Someone hears something in a meeting.
A manager starts acting differently.
Information becomes incomplete.
Nature hates a vacuum.
Humans do too.
The moment information disappears, people start writing their own explanations.
The new system will probably create more work.
The restructure probably means layoffs.
The software rollout will probably fail.
The stories arrive long before the facts.
By the time leadership communicates the actual plan, many employees are already responding to the version that exists in their heads.
One of the reasons change is difficult is that the current situation is known.
Its flaws are familiar.
Its frustrations are predictable.
People know how to operate within it.
The future version might genuinely be better.
But it is unknown.
Humans are surprisingly willing to tolerate problems they understand in exchange for avoiding risks they do not.
This explains why obviously inefficient processes can survive for years.

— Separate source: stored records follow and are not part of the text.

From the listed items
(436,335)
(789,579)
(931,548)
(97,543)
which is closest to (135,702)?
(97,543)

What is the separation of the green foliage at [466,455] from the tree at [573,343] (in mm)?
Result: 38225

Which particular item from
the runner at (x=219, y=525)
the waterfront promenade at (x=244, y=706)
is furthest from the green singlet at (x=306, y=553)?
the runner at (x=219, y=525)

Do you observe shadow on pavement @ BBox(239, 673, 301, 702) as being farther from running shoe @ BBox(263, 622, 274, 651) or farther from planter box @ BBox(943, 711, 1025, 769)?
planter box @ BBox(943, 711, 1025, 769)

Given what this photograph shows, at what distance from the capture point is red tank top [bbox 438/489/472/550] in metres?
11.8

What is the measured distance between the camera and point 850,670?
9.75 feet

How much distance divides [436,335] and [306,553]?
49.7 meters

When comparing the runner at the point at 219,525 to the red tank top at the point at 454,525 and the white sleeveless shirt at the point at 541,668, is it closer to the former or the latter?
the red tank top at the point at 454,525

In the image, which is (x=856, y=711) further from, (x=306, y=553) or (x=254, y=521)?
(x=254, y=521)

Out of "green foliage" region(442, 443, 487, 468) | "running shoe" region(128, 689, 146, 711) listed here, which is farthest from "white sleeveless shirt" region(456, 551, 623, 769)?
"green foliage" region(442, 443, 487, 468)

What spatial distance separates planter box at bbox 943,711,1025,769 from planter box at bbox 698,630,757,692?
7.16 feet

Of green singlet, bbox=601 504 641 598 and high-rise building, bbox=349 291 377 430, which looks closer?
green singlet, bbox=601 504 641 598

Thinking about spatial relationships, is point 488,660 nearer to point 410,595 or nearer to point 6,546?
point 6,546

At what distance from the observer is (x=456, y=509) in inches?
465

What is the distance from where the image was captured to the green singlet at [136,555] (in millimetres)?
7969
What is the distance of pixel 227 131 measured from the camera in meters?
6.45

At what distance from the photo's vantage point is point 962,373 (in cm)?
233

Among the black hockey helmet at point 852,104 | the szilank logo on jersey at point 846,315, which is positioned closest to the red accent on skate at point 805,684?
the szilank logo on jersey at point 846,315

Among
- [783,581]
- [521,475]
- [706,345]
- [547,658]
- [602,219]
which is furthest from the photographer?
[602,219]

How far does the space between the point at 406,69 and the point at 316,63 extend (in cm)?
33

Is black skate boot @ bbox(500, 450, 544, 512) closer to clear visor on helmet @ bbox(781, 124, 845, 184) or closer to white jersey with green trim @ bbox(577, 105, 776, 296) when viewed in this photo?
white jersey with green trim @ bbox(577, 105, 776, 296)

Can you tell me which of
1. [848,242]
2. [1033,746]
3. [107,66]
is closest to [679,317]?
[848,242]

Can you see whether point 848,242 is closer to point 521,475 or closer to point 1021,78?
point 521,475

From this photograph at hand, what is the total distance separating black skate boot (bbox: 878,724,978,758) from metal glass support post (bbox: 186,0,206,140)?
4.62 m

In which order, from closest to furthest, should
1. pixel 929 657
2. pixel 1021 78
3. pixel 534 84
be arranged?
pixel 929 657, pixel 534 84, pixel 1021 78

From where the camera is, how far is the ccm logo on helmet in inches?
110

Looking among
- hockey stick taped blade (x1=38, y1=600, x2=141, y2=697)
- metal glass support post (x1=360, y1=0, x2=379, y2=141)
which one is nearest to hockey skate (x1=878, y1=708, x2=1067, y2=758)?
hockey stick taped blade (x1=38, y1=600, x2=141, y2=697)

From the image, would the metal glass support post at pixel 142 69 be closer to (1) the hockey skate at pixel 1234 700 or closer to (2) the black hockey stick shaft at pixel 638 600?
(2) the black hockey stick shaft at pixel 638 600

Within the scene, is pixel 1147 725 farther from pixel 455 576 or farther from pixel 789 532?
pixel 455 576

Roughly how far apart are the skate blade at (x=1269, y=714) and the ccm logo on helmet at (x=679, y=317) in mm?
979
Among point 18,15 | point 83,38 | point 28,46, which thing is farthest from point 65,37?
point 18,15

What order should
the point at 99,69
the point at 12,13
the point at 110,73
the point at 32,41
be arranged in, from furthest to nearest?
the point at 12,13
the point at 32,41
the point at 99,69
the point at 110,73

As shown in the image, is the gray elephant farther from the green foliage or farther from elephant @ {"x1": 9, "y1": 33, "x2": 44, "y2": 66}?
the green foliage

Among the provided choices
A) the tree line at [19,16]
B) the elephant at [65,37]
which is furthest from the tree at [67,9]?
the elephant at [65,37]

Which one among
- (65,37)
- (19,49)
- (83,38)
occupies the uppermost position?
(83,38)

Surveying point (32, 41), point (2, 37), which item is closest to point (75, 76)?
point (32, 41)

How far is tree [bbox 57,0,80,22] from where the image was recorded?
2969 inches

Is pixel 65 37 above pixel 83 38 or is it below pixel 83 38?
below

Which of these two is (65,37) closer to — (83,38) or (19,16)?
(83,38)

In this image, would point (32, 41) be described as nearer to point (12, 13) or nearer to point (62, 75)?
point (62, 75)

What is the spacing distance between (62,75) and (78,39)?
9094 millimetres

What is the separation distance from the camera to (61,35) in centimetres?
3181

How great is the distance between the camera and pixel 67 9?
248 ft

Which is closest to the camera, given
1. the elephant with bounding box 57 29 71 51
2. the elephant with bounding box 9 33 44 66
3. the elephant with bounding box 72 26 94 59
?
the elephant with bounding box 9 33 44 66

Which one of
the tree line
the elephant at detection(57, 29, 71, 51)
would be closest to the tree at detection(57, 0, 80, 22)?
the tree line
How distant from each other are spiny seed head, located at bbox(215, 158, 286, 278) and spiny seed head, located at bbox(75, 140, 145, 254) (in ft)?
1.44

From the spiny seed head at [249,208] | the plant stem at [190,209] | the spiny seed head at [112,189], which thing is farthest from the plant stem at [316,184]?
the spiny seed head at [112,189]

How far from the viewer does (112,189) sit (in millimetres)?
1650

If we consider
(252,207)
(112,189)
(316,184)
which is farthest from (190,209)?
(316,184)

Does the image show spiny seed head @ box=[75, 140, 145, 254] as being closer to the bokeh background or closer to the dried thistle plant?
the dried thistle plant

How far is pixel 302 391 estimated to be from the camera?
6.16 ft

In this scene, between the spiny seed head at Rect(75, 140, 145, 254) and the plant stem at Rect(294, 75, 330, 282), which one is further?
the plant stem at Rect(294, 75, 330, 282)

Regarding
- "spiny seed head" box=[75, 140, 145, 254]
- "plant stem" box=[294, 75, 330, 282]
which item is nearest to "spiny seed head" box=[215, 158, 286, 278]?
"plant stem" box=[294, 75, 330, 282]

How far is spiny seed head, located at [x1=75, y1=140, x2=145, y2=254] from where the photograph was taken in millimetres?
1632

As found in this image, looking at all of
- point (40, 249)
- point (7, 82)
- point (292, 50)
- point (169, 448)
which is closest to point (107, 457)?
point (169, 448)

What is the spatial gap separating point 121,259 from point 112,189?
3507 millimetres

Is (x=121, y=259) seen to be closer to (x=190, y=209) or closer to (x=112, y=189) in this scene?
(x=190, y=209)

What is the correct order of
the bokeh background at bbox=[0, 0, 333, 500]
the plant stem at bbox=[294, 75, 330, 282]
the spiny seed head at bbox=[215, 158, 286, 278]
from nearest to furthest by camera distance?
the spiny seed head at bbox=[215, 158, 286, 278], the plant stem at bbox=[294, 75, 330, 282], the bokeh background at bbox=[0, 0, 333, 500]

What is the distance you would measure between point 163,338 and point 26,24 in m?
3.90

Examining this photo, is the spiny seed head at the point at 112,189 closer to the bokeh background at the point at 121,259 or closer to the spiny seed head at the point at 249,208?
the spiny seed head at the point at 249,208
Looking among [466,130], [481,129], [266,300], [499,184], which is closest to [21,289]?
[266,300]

Everyone agrees the system is terrible.
Nobody wants to be first to replace it.
Almost every workplace has one.
A spreadsheet.
A process.
A form.
A system.
Nobody enjoys using it.
Everyone complains about it.
Then someone proposes replacing it.
Suddenly the organization discovers a deep emotional attachment to the thing everyone hated five minutes earlier.
The attachment was never to the process itself.
The attachment was to predictability.
People knew where the problems were.
They knew the workarounds.
They knew what to expect.
Change removes that certainty.
Organizations often respond to resistance with more communication.
Communication matters.
Trust matters more.
People will tolerate incomplete information from leaders they trust.
They will distrust complete information from leaders they do not.
That is why two organizations can roll out the same change with dramatically different outcomes.
The difference is rarely the technology.
The difference is whether employees believe leadership understands the impact of the decision.
When people ask questions during change initiatives, leaders sometimes interpret it as negativity.
Often it is something simpler.
People are trying to understand how the change affects them.
Will my workload increase?
Will I still be successful?
Will I have the skills I need?
Will my role still exist?
These are not irrational questions.
They are entirely human questions.
Behind many objections is a person trying to regain a sense of certainty.
Some of the most successful transformations barely feel like transformations.
Not because they are small.
Because they are introduced gradually.
People have time to adapt.
Questions get answered.
Confidence develops.
Momentum builds.
The change becomes normal before anyone has time to declare war on it.
Large changes rarely fail because people are incapable of adapting.
They fail because adaptation requires time.
Organizations often underestimate how much.
Technology changes.
Processes change.
Structures change.
The difficult part is never the mechanics.
The difficult part is helping people make sense of what those changes mean.
Every change creates a gap between what people know and what they need to know.
The wider that gap becomes, the more uncertainty grows.
The more uncertainty grows, the more resistance appears.
Not because people hate change.
Because people are trying to feel safe.
Organizations often spend enormous effort designing change.
Far less effort understanding how people experience it.
The irony is that people are incredibly adaptable.
History proves that repeatedly.
The challenge is not getting people to change.
The challenge is helping them believe they will be okay when they do.
Once that happens, resistance usually becomes much smaller than anyone expected.
The problem was never the change itself.
It was the uncertainty surrounding it.